The debt crisis of China’s real estate industry has now spread to another important “lifeblood” of the billion-people economy – the steel processing industry. Furthermore, influence has also begun to appear in other sectors of the economy.
Steel prices turn to fall
This year, Beijing has continuously tightened lending regulations, leaving many real estate companies with huge debts, most notably China Evergrande Group. Others have to withdraw investments to save cash.
The liquidity shock of the country’s leading real estate companies is a warning to policymakers because the steel industry, which is closely related to the real estate sector, has a great influence on the economy. with the strength of the economy.
Currently, steel prices in China have fallen significantly from the record high at the beginning of the year as demand from construction activity declines, and shares of steelmaking companies are also affected. Normally, the real estate sector accounts for more than half of steel consumption.
Steel industry stock indexes and commodity futures both show that the fortunes of steel firms have reversed, Reuters reported.
After surging about 90% through mid-September, the CSI steel industry stock index lost 27%. Elsewhere, rebar and construction steel futures prices fell 24% and 31% respectively from their historic peaks, erasing almost all of the gains achieved in 2021.
When steel processing companies face a drought, input materials are also affected. On the Dalian Commodity Exchange, iron ore futures are down more than 45% from their peak in May this year.
Unpredictable prospects
The real estate-related sectors are the largest contributor to the Chinese economy, accounting for 28% of GDP in 2021. Still, this figure is still down from the 2016 peak of 35%.
According to Moody’s, the share of GDP is broken down into 7% direct contribution from the real estate industry and 21% indirect contribution from the construction sector as well as sectors along the supply chain such as machinery and equipment.
Reuters, citing information from a Chinese government consulting firm, predicts that the country’s steel demand will decrease by about 4.7% this year and then drop by 0.7% next year.
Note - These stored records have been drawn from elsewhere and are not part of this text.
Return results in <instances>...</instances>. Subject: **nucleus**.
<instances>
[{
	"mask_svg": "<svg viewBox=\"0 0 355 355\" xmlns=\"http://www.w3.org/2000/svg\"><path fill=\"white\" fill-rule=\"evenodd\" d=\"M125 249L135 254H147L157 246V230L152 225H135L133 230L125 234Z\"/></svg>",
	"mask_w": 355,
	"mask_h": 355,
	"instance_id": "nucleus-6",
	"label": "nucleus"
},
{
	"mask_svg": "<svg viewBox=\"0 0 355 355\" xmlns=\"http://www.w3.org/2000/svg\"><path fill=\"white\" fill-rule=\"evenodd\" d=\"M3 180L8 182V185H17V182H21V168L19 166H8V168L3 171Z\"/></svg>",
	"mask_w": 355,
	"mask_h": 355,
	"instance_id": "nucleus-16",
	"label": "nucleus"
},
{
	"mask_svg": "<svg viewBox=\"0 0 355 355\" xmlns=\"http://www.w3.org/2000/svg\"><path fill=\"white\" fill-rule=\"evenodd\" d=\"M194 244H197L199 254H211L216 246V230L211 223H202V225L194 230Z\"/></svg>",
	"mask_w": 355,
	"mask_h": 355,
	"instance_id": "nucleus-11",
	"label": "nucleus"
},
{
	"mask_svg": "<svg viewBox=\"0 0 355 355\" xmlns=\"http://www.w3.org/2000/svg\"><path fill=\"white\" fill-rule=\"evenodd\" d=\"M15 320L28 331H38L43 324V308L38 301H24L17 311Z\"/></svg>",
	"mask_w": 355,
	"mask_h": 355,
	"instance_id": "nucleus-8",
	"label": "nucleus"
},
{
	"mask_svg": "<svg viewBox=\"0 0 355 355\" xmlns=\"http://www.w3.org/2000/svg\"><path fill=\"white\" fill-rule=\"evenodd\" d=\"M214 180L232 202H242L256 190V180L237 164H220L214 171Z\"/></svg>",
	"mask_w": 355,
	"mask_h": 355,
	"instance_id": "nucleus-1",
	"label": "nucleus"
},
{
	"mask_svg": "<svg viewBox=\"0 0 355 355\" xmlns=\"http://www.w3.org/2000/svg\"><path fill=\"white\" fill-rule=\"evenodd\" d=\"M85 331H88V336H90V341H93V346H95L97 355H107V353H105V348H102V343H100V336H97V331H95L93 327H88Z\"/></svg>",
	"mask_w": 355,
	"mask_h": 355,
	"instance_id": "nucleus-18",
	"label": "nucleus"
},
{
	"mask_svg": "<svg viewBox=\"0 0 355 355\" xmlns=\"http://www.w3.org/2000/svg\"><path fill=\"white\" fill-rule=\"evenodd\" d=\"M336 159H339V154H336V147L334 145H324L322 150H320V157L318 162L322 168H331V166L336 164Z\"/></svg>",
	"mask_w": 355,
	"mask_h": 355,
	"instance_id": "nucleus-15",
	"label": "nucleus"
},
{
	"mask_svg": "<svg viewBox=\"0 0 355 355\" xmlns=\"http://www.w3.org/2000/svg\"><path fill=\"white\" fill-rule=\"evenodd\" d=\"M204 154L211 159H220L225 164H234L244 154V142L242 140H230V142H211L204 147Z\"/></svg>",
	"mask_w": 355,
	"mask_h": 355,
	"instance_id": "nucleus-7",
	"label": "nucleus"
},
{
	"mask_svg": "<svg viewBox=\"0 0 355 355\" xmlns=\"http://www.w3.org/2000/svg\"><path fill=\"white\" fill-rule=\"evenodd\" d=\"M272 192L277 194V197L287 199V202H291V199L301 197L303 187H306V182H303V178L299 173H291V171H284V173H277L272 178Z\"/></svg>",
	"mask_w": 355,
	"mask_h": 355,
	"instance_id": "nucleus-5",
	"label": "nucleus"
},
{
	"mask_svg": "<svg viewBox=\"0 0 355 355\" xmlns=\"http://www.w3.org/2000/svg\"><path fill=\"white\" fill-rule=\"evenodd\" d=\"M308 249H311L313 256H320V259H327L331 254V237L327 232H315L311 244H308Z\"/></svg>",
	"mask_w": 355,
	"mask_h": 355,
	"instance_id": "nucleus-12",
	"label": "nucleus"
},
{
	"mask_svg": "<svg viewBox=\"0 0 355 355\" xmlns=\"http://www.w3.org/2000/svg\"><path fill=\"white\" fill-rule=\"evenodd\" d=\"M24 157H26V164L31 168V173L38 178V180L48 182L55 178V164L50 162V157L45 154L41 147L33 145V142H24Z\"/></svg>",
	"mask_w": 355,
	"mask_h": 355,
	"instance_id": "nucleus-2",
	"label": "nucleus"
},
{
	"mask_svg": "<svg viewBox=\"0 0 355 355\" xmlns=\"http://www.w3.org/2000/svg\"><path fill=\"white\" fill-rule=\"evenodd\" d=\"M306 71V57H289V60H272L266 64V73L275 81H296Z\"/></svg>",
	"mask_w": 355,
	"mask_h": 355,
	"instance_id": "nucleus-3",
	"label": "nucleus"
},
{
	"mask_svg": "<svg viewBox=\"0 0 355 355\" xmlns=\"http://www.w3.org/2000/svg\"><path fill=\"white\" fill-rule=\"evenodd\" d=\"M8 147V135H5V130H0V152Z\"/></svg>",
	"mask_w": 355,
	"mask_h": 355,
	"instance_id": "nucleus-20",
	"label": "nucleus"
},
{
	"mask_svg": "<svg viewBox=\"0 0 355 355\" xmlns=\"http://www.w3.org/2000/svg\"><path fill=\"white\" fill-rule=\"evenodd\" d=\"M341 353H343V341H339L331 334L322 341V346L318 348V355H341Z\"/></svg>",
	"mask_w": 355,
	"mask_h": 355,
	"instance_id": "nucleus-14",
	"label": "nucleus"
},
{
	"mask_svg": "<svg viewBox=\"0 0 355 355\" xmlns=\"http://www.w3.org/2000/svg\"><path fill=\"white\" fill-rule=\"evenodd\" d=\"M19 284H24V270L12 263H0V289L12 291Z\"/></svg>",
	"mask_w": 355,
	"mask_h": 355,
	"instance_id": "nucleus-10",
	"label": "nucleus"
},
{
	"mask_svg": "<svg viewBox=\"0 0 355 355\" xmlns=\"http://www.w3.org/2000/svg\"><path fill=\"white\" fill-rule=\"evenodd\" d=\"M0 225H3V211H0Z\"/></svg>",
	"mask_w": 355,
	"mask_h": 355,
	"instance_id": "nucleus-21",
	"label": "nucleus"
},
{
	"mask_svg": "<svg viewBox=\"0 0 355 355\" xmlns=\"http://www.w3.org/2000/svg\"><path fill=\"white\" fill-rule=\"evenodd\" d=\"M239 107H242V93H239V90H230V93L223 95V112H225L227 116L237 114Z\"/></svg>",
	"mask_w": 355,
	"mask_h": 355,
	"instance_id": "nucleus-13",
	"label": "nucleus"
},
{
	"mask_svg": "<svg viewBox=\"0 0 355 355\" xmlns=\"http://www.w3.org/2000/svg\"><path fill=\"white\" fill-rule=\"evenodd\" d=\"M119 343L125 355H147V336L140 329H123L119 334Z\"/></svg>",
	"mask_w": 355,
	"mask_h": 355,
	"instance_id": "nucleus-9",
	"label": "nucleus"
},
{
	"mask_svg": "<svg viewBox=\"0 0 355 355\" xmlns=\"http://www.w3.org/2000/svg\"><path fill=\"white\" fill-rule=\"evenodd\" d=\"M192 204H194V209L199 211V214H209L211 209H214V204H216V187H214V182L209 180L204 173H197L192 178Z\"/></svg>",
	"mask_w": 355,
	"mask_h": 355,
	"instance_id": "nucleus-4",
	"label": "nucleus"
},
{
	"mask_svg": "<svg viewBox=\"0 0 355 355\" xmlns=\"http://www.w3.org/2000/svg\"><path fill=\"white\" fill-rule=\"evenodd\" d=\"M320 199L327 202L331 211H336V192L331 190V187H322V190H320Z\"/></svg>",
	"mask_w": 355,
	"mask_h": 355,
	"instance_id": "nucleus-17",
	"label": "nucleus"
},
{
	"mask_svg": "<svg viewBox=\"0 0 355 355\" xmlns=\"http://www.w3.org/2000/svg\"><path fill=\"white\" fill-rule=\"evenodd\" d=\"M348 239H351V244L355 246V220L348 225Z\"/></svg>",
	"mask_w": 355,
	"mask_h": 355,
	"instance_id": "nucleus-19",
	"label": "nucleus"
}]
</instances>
Going forward, any new liquidity shocks could “reduce demand for construction steel as real estate companies can no longer afford the material at high prices”, Fitch Solutions analysts note. specified in another report.
If investment in the construction sector continues to decline, manufacturers of machinery and household appliances will also suffer.
“Real estate construction has been the engine of China’s economic growth for more than two decades. As construction continues to slow down, economic growth will inevitably slow down,” said Frederic Neumann. co-head of economic research at HSBC.